### Set problem
Copy every one of the lines below word for word, leaving out the pictures.

*** Data lines

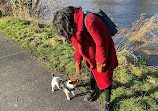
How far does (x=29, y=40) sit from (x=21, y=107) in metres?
2.79

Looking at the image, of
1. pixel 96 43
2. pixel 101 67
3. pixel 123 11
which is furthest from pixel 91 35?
pixel 123 11

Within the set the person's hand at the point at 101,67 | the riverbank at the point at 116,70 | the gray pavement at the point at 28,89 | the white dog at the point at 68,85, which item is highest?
the person's hand at the point at 101,67

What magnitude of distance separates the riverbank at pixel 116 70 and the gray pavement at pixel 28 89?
0.28 metres

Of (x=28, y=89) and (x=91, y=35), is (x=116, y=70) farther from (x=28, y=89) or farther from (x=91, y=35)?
(x=28, y=89)

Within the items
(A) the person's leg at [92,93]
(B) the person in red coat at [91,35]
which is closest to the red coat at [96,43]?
(B) the person in red coat at [91,35]

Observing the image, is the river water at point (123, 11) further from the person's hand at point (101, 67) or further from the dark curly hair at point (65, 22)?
the dark curly hair at point (65, 22)

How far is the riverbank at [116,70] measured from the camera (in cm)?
239

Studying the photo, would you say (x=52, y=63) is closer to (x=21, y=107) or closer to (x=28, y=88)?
(x=28, y=88)

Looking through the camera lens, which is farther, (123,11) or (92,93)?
(123,11)

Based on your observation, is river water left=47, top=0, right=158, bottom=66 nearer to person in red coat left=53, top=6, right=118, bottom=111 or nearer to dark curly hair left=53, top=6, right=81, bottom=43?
person in red coat left=53, top=6, right=118, bottom=111

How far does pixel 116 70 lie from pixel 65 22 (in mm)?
2032

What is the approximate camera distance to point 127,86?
2.88m

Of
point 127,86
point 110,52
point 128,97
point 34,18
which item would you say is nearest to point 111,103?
point 128,97

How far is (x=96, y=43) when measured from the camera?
177 cm
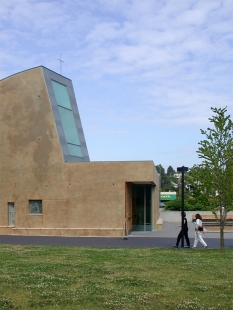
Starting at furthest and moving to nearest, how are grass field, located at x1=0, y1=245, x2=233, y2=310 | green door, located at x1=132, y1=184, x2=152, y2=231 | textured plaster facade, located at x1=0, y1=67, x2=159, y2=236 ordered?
green door, located at x1=132, y1=184, x2=152, y2=231, textured plaster facade, located at x1=0, y1=67, x2=159, y2=236, grass field, located at x1=0, y1=245, x2=233, y2=310

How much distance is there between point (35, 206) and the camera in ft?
96.1

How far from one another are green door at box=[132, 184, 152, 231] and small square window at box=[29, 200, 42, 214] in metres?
6.31

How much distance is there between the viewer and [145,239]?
25.3 metres

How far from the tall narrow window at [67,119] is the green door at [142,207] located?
4750 mm

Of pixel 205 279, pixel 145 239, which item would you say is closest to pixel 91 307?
pixel 205 279

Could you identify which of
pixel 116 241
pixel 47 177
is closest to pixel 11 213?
pixel 47 177

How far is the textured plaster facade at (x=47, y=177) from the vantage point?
27953 mm

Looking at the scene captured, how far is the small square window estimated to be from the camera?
29.2 m

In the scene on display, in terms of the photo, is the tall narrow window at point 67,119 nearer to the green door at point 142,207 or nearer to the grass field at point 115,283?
the green door at point 142,207

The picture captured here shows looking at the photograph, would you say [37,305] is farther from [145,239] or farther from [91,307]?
[145,239]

******

### Result of this task
How far does (x=29, y=40) sit from (x=21, y=107) in metres?
2.79

Looking at the image, of
1. pixel 96 43
2. pixel 101 67
3. pixel 123 11
which is furthest from pixel 91 35?
pixel 123 11

Within the set the person's hand at the point at 101,67 | the riverbank at the point at 116,70 | the gray pavement at the point at 28,89 | the white dog at the point at 68,85, which item is highest?
the person's hand at the point at 101,67

What magnitude of distance separates the riverbank at pixel 116 70 and the gray pavement at pixel 28 89?
0.28 metres

Of (x=28, y=89) and (x=91, y=35), is (x=116, y=70) farther from (x=28, y=89) or farther from (x=91, y=35)?
(x=28, y=89)

Within the items
(A) the person's leg at [92,93]
(B) the person in red coat at [91,35]
which is closest to the red coat at [96,43]?
(B) the person in red coat at [91,35]

Observing the image, is the river water at point (123, 11) further from the person's hand at point (101, 67) or further from the dark curly hair at point (65, 22)?
the dark curly hair at point (65, 22)

How far is the riverbank at [116,70] measured from the camera (in cm)?
239

Studying the photo, would you say (x=52, y=63) is closer to (x=21, y=107) or closer to (x=28, y=88)?
(x=28, y=88)

Looking through the camera lens, which is farther, (123,11) or (92,93)?
(123,11)

Based on your observation, is river water left=47, top=0, right=158, bottom=66 nearer to person in red coat left=53, top=6, right=118, bottom=111 or nearer to dark curly hair left=53, top=6, right=81, bottom=43?
person in red coat left=53, top=6, right=118, bottom=111

How far does pixel 116 70 lie from pixel 65 22 (in mm)?
2032

What is the approximate camera distance to point 127,86?
2.88m

Of
point 127,86
point 110,52
point 128,97
point 34,18
which item would you say is nearest to point 111,103?
point 128,97

How far is (x=96, y=43) when measured from the camera?
177 cm
Starting at furthest and moving to nearest, how are grass field, located at x1=0, y1=245, x2=233, y2=310 | green door, located at x1=132, y1=184, x2=152, y2=231 | textured plaster facade, located at x1=0, y1=67, x2=159, y2=236 ordered?
green door, located at x1=132, y1=184, x2=152, y2=231, textured plaster facade, located at x1=0, y1=67, x2=159, y2=236, grass field, located at x1=0, y1=245, x2=233, y2=310

How much distance is there between point (35, 206) and the camera in ft?
96.1

How far from one another are green door at box=[132, 184, 152, 231] and small square window at box=[29, 200, 42, 214] in metres?
6.31

How much distance is there between the viewer and [145,239]?
25.3 metres

How far from the tall narrow window at [67,119] is the green door at [142,207] located?
4750 mm

Of pixel 205 279, pixel 145 239, which item would you say is closest to pixel 91 307?
pixel 205 279

Could you identify which of
pixel 116 241
pixel 47 177
is closest to pixel 11 213?
pixel 47 177

How far is the textured plaster facade at (x=47, y=177) from the vantage point?
27953 mm

Looking at the scene captured, how far is the small square window estimated to be from the camera?
29.2 m

In the scene on display, in terms of the photo, is the tall narrow window at point 67,119 nearer to the green door at point 142,207 or nearer to the grass field at point 115,283?
the green door at point 142,207

The picture captured here shows looking at the photograph, would you say [37,305] is farther from [145,239] or farther from [91,307]?
[145,239]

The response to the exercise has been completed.